◆ WHAT YOU NEED TO DO: Retrieve each line that contains the word "United" from the entries below.

◆ AVAILABLE DATA:
# # #

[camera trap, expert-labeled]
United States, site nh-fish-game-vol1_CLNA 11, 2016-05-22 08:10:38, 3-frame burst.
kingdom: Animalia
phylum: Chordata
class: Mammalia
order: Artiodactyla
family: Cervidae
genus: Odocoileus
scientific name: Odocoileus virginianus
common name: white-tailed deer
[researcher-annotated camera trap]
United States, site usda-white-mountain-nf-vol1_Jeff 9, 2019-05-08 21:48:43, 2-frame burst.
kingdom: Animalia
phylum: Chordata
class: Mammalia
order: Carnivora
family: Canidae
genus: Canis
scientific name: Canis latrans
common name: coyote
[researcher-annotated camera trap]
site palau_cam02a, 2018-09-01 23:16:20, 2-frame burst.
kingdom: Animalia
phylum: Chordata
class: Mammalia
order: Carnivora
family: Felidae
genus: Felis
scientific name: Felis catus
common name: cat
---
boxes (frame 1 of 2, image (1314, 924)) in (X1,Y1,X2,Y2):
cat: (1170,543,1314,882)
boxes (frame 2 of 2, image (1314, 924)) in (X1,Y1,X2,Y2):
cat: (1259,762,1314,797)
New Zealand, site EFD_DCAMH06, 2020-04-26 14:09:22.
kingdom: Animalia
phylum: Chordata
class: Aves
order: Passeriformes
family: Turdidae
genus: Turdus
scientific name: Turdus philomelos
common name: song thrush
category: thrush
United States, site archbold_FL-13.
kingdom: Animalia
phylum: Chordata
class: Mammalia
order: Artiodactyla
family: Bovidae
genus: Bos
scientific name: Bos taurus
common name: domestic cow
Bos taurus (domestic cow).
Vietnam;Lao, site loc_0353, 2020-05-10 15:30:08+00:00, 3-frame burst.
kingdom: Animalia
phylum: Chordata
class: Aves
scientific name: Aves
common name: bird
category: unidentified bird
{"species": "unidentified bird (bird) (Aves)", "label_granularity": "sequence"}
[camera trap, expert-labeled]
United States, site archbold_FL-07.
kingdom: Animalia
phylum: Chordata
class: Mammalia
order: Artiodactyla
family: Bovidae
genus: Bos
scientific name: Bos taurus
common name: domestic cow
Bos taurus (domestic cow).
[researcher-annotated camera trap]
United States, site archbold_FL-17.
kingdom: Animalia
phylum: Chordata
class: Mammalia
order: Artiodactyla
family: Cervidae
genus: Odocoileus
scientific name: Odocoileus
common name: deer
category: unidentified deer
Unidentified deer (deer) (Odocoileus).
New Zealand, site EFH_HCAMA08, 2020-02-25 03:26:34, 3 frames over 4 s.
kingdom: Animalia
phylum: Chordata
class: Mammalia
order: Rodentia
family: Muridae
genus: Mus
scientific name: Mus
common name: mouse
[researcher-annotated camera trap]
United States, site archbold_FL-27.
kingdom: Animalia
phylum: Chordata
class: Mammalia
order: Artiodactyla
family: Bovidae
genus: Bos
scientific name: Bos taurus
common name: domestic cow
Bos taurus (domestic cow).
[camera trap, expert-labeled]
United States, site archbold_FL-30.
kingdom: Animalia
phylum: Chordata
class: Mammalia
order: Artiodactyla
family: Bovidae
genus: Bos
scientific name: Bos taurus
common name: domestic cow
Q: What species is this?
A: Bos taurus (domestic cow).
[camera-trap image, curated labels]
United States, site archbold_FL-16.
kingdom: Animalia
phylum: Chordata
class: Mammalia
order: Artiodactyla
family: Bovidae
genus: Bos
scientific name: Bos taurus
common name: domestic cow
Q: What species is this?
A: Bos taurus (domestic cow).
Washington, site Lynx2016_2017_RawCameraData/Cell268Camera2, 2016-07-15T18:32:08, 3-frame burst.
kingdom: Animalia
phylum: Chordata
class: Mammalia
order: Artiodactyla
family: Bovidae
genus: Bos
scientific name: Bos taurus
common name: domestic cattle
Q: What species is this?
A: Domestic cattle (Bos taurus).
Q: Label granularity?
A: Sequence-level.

# # #

◆ TASK RESULT:
United States, site nh-fish-game-vol1_CLNA 11, 2016-05-22 08:10:38, 3-frame burst.
United States, site usda-white-mountain-nf-vol1_Jeff 9, 2019-05-08 21:48:43, 2-frame burst.
United States, site archbold_FL-13.
United States, site archbold_FL-07.
United States, site archbold_FL-17.
United States, site archbold_FL-27.
United States, site archbold_FL-30.
United States, site archbold_FL-16.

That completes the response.